Mateen Anjum

Posted on Feb 21

Drift Detection in Air-Gapped Workloads: What Nobody Tells You

#devops #kubernetes #terraform #security

TL;DR: Standard drift detection breaks in air-gapped environments because every major tool assumes cloud API access. The fix is decentralized reconciliation with local state management, not trying to force connected tools into disconnected networks.

The Assumption That Breaks Everything

Every popular drift detection tool makes the same assumption: your infrastructure can reach the internet.

terraform plan calls AWS APIs. Argo CD pulls from remote Git repos. Spacelift runs scans from a SaaS control plane. These tools work brilliantly in connected environments. The moment you drop them into an air-gapped network, they go silent.
# # # #
Please pick up the drift detection post after its last sentence and keep writing it.

** Recorded information **
# # # #
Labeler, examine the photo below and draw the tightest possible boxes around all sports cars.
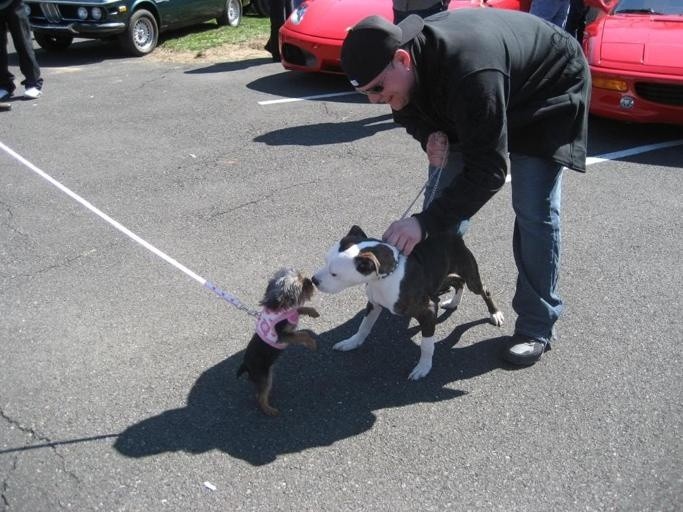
# # # #
** Exercise answer **
I've spent the better part of a decade building infrastructure for organizations where connectivity isn't optional, it's forbidden. Government agencies, defense contractors, healthcare systems, financial trading floors. These environments are disconnected by design, not by accident. And drift detection in these networks is a fundamentally different problem than what most DevOps engineers encounter.

Why Air-Gapped Workloads Drift Differently

In a connected environment, drift happens and gets caught relatively fast. Someone clicks through the console, Terraform Cloud flags it on the next scan, you fix it. The feedback loop is tight.

In air-gapped environments, drift accumulates silently.

A sysadmin patches a node manually because the automated pipeline can't reach the package mirror. A developer tweaks a ConfigMap directly because the GitOps controller lost sync with the local Git server. An operator scales a deployment by hand during an incident and forgets to commit the change.

These changes compound. By the time anyone runs a manual audit, the gap between declared state and actual state can be enormous.

The core problem: connected drift detection is continuous and automated. Disconnected drift detection is episodic and manual. That gap is where compliance violations, security incidents, and late night pages live.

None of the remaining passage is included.